L’APLFT met en lumière l’importance des documents d’état civil dans la Nya-Pendé pour renforcer les droits des citoyens.
Des communautés de la Nya-Pendé en quête de reconnaissance juridique
De nombreuses familles dans les localités de Kobiteye et Danamadja, situées dans le département de la Nya-Pendé, province du Logone Oriental, continuent de faire face à des défis majeurs liés à l’absence de documents d’état civil.
Une situation alarmante
Cette crise, qui touche profondément la vie quotidienne des habitants, se manifeste par l’impossibilité pour les enfants d’accéder à l’éducation. Les jeunes adultes, quant à eux, se retrouvent avec un avenir incertain, ne pouvant envisager des études supérieures ou saisir des opportunités d’emploi. Parallèlement, les ménages se voient exclus des services financiers, ce qui complique encore leur situation.
Pour ceux engagés dans des Activités Génératrices de Revenus (AGR) ou membres d’Associations Villageoises d’Épargne et de Crédit (AVEC), l’absence de documents adéquats constitue un véritable frein. En effet, cette situation limite non seulement la sécurisation de leurs économies, mais entrave aussi leur accès aux offres des institutions de microfinance.
À ces soucis s’ajoutent des restrictions sur la circulation. Sans pièces d’identité, de nombreux bénéficiaires du projet NexSud rencontrent des obstacles pour vendre leurs produits sur les marchés locaux. Certains peinent même à acquérir des denrées de première nécessité ou des semences, en raison des contrôles d’identité nombreux dans les postes de sécurité.
Un enjeu fondamental
Derrière ces difficultés, se cache un enjeu central : l’absence de documents essentiels à la reconnaissance juridique et à l’exercice de droits fondamentaux. Pour répondre à ces besoins exprimés par les communautés, le projet FADECIV, financé par l’Agence Française de Développement (AFD) et mis en œuvre par l’APLFT avec le soutien de Caritas Suisse et de l’ANATS, a intensifié ses actions de sensibilisation.
Ces campagnes, qui attirent régulièrement des centaines de participants, visent à informer sur l’importance de l’acte de naissance et les risques associés à l’apatridie. Elles abordent également le rôle et les procédures pour obtenir la carte nationale d’identité.
Des actions concrètes sur le terrain
Le 26 mars 2026, une séance à Kobiteye a rassemblé près de 700 personnes, majoritairement des femmes, suivie d’une autre session à Danamadja, où entre 500 et 600 participants étaient présents.

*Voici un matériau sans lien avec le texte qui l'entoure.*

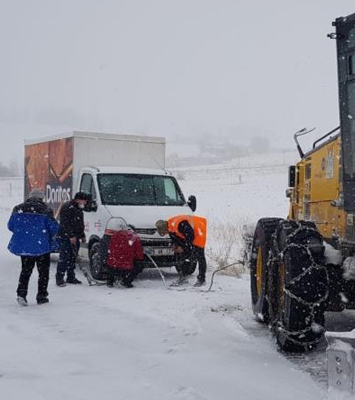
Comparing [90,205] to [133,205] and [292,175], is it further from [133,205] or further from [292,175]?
[292,175]

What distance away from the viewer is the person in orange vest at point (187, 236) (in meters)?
10.1

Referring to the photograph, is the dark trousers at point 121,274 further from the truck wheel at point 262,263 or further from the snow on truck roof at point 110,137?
the snow on truck roof at point 110,137

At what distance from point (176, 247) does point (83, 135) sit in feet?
13.7

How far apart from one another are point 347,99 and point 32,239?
4955 millimetres

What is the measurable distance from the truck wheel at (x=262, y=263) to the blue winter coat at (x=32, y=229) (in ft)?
9.45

À travers des échanges interactifs, des microprogrammes audio en langues locales et des outils pédagogiques visuels, les équipes transmettent des messages clairs concernant l’importance de ces documents. Les retours des participants montrent une prise de conscience croissante : nombre d’entre eux réalisent que l’acte de naissance est essentiel pour obtenir une identité juridique, un accès à l’éducation et la prévention de l’apatridie. De plus, la carte d’identité, loin d’être un simple document, apparaît comme une clé pour accéder à l’emploi, aux services financiers et pour se déplacer librement.
Un impact mesurable
« À travers ces activités, nous constatons une nette amélioration des connaissances des bénéficiaires. De plus en plus de personnes manifestent leur désir de régulariser leur situation en obtenant leurs documents d’état civil », explique Mounbaye Ngodro, chef de projet à l’APLFT. Ce constat positif résonne avec les témoignages des participants ; l’une d’elles déclare : « Grâce aux séances d’information de l’APLFT, nous sommes désormais prêtes à déclarer tous nos enfants et à commencer les démarches pour faire valoir nos droits. »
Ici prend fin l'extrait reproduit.